The government’s largest payroll processor has said that it will collect debts to Social Security over 24 pay periods—starting with the one that began Sunday (January 3) and ending with the one that ends December 4—in light of the recent change in law regarding collection of such debt.
The notice is the latest from the Defense Finance and Accounting Service—which handles payroll for DoD civilian and military personnel, HHS, Energy, VA and some smaller entities—on collection of amounts due because of the suspension of Social Security withholdings over the last four months of 2020.
Under an August presidential memo, the 6.2 percent Social Security or “FICA” tax was not withheld during a biweekly pay period in with Social Security-taxable earnings were below $4,000. That likely affected the majority of federal employees apart from the Postal Service, which had the choice of opting out and did.
The result is that affected employees now must repay amounts ranging from several hundred to several thousand dollars, depending on their pay rates. While that originally had to be paid by April 30, the recently enacted budget wrapup law for the current fiscal year extended that through December 31.
The notice from DFAS said that affected employees can see the amount that is to be collected by subtracting the OASDI year-to-date deductions figure from the OASDI year-to-date benefits figure on their final 2020 leave and earnings statements. Also, beginning this month those statements “will show the amount of 2020 deferred OASDI collected in that pay period, as well as the remaining balance to be collected.”
The notice makes no mention of any option for employees to choose a repayment period other than 24 equal deductions.
It further repeats information presented earlier stating that for those who retire or otherwise separate from federal employment during 2021 before the amount due is repaid in full, “the unpaid balance will be collected from your final pay. If there are insufficient funds to collect the full amount, you may receive a debt letter with instructions for repayment.”
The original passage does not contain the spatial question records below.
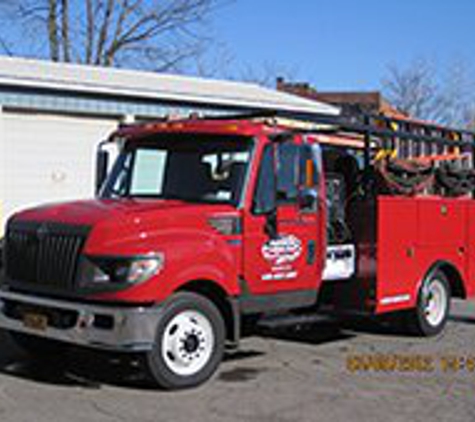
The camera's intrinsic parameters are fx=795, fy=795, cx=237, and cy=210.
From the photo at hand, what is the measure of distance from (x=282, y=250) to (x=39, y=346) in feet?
8.67

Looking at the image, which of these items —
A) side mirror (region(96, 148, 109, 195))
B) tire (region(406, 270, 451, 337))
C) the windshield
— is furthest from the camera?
tire (region(406, 270, 451, 337))

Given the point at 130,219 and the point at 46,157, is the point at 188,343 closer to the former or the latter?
the point at 130,219

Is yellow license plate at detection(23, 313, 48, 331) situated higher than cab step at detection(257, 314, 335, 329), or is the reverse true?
yellow license plate at detection(23, 313, 48, 331)

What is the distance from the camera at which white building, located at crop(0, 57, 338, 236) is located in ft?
46.2

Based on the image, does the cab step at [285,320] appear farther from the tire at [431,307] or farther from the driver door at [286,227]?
the tire at [431,307]

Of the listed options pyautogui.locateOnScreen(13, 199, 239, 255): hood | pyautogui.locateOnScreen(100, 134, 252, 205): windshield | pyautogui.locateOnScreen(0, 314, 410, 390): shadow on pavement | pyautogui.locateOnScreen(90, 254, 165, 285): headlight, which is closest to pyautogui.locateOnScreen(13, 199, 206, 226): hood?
pyautogui.locateOnScreen(13, 199, 239, 255): hood

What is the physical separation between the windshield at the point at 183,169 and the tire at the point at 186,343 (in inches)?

For those who separated in 2020 after the suspension began, it says, DFAS will pay the shortfall to the IRS and individuals will receive notices with instructions on how to reimburse DFAS.
Of the four major payroll providers, DFAS has consistently been the most forthcoming in providing information about the Social Security tax suspension. The others have not issued similar statements but there is a likelihood that their policies will be similar.